Als solch ein Blum’ erscheinst Du mir. / Ich wag’ es kaum zu hoffen,
Dass solch ein Mond auch ich Dir wär / und Dein Blüt’ stünd’ mir offen.
Die langen Winterabende in der Halle hatten über geteilten Spottversen und selbstironischen Witzeleien bei Dünnbier und Grütze eine Art kameradschaftlicher Verbundenheit entstehen lassen. Als das Hügelländer Rennbanner die Reise zurück in heimische Koscher Gefilde antreten sollte, hatten sowohl Josmene als auch Praioswald das bedauert.
Die Ritterin hielt an und antwortete dem Hartsteener in Erinnerung an den Abschied am Morgen: „Und Ihr wolltet Euch doch aufmachen, mich im Kosch zu besuchen. Warum seid Ihr also immer noch hier, wo doch klar ist, dass man mit nur einem Bein doppelt so lange für die Strecke braucht.“
„Wieso, ich bin doch schon im äußeren Burghof. Das ist genug Strecke für einen Tag“, konterte der Sänger mit einem schiefen Grinsen. Doch als er Josmenes von einem Armbrustbolzen zerbeulten Harnisch, und den blutgetränkten Lappen an ihrem rechten Unterarm entdeckte, wurde er ernst. „Was ist passiert?“
„Wir trafen hinter Dornheim auf einen Schlunder Haufen. Es hat einen ziemlichen Kampf mit etlichen Toten gegeben, bevor wir sie in die Flucht schlagen konnten“, berichtete die junge Ritterin, wobei sich Trauer in ihre Stimme mischte. „Auf unserer Seite ist Frau Cella von Salzmarken gefallen und Herr Eulrich zu Zwietrutz böse verwundet worden. Es wird Zeit brauchen, bis er wieder in den Sattel steigen kann.“
„Und Gräfin Niope?“, erkundigte sich Praioswald ehrlich besorgt, doch die Koscherin konnte ihn beruhigen: „Sie ist wohlauf und bereits jenseits der Grenze zur Mark Rommilys. Das Rennbanner hat sich geteilt. Frau Firuna von Salzmarken-See wird die Gräfin zusammen mit Herrn Halmar von Sindelsaum und Frau Lorine von Eichstein sicher weiter gen Kosch geleiten. Arn vom Hochfeld und ich bleiben hier und unterstützen mit unseren verbliebenen Streitern weiter Graf Odilbert – jetzt, wo er seine Gemahlin erneut entbehren muss.“
„Da hättet Ihr aber in Bertolfshufen nach Süden abbiegen müssen.“
„Ich weiß, aber die Versorgung der Verwundeten geht erst einmal vor. Und für mein Teil ist heute genug gekämpft...“, erschöpft ließ sich Josmene aus dem Sattel gleiten, wobei sie das Gesicht zu einer schmerzverzerrten Grimasse verzog. Auch wenn sie keine ernsthaften Verletzungen davongetragen hatte, so würden die davongetragenen Blutergüsse und der Schnitt am Arm sie noch einige Tage an den heutigen Kampf erinnern.

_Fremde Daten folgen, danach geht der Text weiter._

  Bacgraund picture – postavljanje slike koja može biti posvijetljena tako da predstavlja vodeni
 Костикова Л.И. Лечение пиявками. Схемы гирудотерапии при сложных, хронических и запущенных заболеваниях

„Na dann, willkommen!“, deutete Praioswald eine Verbeugung an, bevor er wieder in sein übliches Spötteln verfiel; „Ihr werdet feststellen, dass jetzt auf Burg Hutt viel mehr Platz ist, wo all die Ritter und ihr Gefolge ausgezogen sind, die Feinde Hartsteens in die Natter zu jagen – zumindest, bis sie sich die nächste blutige Nase in dieser Fehde holen. Der Einfachheit halber bezieht mit Euren Leuten euer altes Quartier, ich werde Euch etwas zur Stärkung bringen lassen.“
„Ja bitte. Ich wäre für Angbarer Zwergenbock und Hammelkeule mit Tüften in Knoblauchtunke“, witzelte Josmene im Bewusstsein darüber, dass Schmalhans auch an der Rittertafel auf Burg Hutt über den Winter Stammgast war.

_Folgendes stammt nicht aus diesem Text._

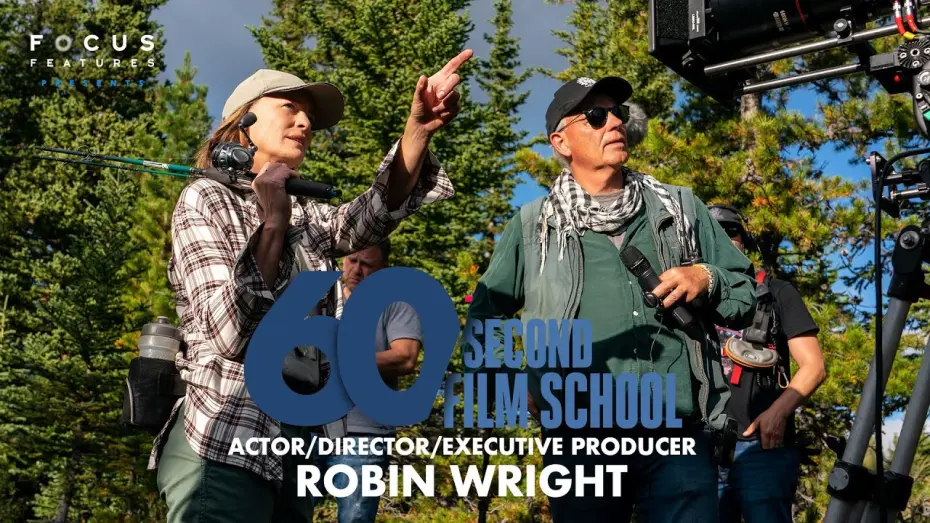 Відео до фільму Незвідана земля | 60 Second Film School | Land's Robin Wright | Episode 10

„Viel besser: ungepfeffertes Rübenmus und Kräuterbier.“
„Pfff. Aber doch wenigstens Apfelkompott?“
Der Hartsteener winkte gespielt empört ab: „Nachtisch macht nur träge.“
Unwillkürlich musste Josmene von Treublatt auflachen, auch wenn sie das sogleich bereute, als der Schmerz erneut durch ihre Glieder fuhr. Trotz allem: Es hätte sie heute wahrlich schlechter treffen können.